1.3PCS提取 采集佳木斯地区成熟期的玉米须制备成干燥品，剪碎后利用水溶醇沉法提取PCS。利用D101大孔树脂对粗提物进行脱色，氯仿正丁醇(Sevage)法去除蛋白成分，再经无水乙醇、95%乙醇、丙酮、乙醚多次进行洗涤清除杂质，使用透析袋进行透析，干燥，用时采用生理盐水现配现用。粗提率为3.21%。

1.4平均动脉压(MAP)测量及主动脉采集 利用BP-100尾动脉血压测量仪测量清醒状态下的大鼠的MAP，MAP=(收缩压+2×舒张压)/3。将清醒大鼠放入固定器，依次将阻断器与传感器套于大鼠的尾部，待大鼠平静后测量血压，取8次测量平均值。所有药物干预结束后，采用BL-420E生物机能实验系统经颈动脉插管测量大鼠MAP，结束后迅速采集胸主动脉，一部分马上进行ROS水平检测，另一部分-80℃冰箱保存备用。

1.5蛋白提取及定量 低温状态下取胸主动脉研碎，洗涤，离心弃上清。加入冷存的50×蛋白酶抑制剂20 μl及蛋白裂解液1 ml，冰浴条件下放入细胞超声破碎仪破碎，4℃下离心，13 000 r/min，15 min。取上清，使用二喹啉甲酸(BCA)法进行蛋白质定量检测，-80℃冰箱保存备用。

1.6Western印迹检测 按照凝胶配制试剂盒使用说明制备凝胶，将配好的凝胶按要求注入胶板空隙内，插梳，备用。取出低温保存的marker、样品，使用微量上样器将marker、样品依次加入对应的泳道。低温状态下电泳使蛋白分离。切胶，将厚滤纸、凝胶、PVDF膜、厚滤纸依次叠在一起，盖好盖板。接通电源，低电压条件下转膜。室温封闭后，加入稀释的一抗(NOX2、NOX4)，冰箱孵育过夜。取出过夜膜室温下复温，TBST洗涤，10 min/次，3次。加入相应二抗，室温下置于摇床孵育 1 h。 TBST 洗涤，10 min/次，3次。将洗涤好的膜置于化学发光成像仪内，加电化学发光(ECL)液成像，拍照采集。对采集的图像使用Quantity One软件进行分析。

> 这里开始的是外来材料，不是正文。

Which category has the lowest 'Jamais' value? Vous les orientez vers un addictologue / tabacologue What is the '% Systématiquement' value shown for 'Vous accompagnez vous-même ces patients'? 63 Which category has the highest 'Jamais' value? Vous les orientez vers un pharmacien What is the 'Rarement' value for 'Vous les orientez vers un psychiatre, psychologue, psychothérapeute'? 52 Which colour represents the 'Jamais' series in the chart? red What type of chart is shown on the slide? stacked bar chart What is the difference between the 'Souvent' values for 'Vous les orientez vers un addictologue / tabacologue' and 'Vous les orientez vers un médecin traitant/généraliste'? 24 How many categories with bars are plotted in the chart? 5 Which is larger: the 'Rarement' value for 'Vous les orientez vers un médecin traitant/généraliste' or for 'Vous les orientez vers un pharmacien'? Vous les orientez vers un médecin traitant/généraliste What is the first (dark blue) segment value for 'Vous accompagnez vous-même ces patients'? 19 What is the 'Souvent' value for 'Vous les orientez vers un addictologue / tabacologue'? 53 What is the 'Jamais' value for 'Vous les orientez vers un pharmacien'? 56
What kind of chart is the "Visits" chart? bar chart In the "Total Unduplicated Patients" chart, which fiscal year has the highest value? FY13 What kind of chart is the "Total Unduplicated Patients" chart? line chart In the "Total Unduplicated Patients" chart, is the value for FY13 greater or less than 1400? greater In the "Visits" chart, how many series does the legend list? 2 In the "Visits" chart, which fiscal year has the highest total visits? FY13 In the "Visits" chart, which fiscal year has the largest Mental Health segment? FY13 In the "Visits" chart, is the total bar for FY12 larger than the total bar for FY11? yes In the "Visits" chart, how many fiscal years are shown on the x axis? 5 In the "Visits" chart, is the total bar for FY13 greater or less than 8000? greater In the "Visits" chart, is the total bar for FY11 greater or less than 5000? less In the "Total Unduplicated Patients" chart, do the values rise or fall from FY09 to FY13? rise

1.7主动脉ROS水平测定 取新鲜胸主动脉，按照活体组织氧化应激ROS初级荧光测定试剂盒说明操作，低温下清理液清理后无菌滤纸吸干切碎，稀释液充分混合匀浆，与染色工作液放入石英比色杯，激发波长490 nm，散发波长520 nm，荧光分光光度仪检测。

1.8血浆MDA水平及SOD活力检测 实验结束后各组大鼠禁食12 h，采用腹腔注射10%水合氯醛麻醉，颈动脉插管测量血压后取血，2 000 r/min离心分离血浆。按照试剂盒的说明分别采用硫代巴比妥酸(TBA)法和水溶性四唑蓝(WST)-1法检测血浆MDA水平和SOD活力。

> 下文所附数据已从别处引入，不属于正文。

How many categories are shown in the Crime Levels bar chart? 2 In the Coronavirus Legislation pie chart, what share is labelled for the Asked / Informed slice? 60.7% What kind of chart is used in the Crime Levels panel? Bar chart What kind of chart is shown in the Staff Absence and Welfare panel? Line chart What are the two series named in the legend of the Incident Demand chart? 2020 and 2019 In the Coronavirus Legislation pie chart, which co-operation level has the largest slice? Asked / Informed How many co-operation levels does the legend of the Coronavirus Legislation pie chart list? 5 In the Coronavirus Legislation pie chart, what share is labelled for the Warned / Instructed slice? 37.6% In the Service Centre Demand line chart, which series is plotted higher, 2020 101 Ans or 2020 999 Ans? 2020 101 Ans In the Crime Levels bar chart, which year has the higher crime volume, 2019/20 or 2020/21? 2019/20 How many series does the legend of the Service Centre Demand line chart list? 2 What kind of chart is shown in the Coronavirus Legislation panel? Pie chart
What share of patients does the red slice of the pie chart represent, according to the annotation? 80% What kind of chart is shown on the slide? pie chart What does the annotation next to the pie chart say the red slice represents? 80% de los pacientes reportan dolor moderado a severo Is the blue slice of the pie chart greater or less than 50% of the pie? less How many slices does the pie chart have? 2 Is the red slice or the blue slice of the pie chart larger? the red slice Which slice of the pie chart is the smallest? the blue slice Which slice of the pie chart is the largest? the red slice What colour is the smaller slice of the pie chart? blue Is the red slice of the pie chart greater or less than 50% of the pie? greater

1.9统计学处理 采用SPSS17.0 软件进行方差分析、t检验。

2 结 果

2.1各组不同给药时间MAP变化比较 与NS+vehicle组相比，NS+PCS组无明显差异(P>0.05)，HS+vehicle组和HS+PCS组MAP明显增高(P<0.05)；与HS+vehicle组相比，HS+PCS组MAP从给药第9天开始MAP明显降低，到第20天时MAP最低(P<0.05)，见表1。

表1 各组不同给药时间MAP比较

2.2各组主动脉NOX2、NOX4表达、ROS、MDA水平及SOD活力比较 与NS+vehicle组相比，NS+PCS组各指标无明显差异(P>0.05)；HS+vehicle组和HS+PCS组主动脉NOX2、NOX4蛋白表达、ROS及MDA水平明显增高，而SOD活力明显降低(均P<0.05)；与HS+vehicle组相比，HS+PCS组主动脉NOX2、NOX4蛋白表达、ROS及MDA水平明显降低，而SOD活力明显增高(均P<0.05)，见图1、表2。

图1 各组主动脉NOX2、NOX4表达

表2 各组主动脉NOX2、NOX4、ROS及血浆MDA、SOD水平比较

3 讨 论

高血压作为多基因遗传病，其发生发展受到环境和生活习惯等多种因素的影响。钠盐的过度摄入与高血压发病密切相关。本研究结果进一步证明了高盐饮食是促进高血压发生的重要因素。目前对于PCS研究主要集中于其抗氧化、抗感染、降血糖和抑制肿瘤等作用〔6～8〕，其对于高血压的影响及机制的研究尚需要更多的理论依据。本研究结果说明PCS对高盐诱导的高血压具有明显的降压效果，但其对于正常血压者并未发生明显影响，可见其治疗高血压具有安全性。这与一项研究中提出的PCS能明显降低血压的结果相一致〔9〕。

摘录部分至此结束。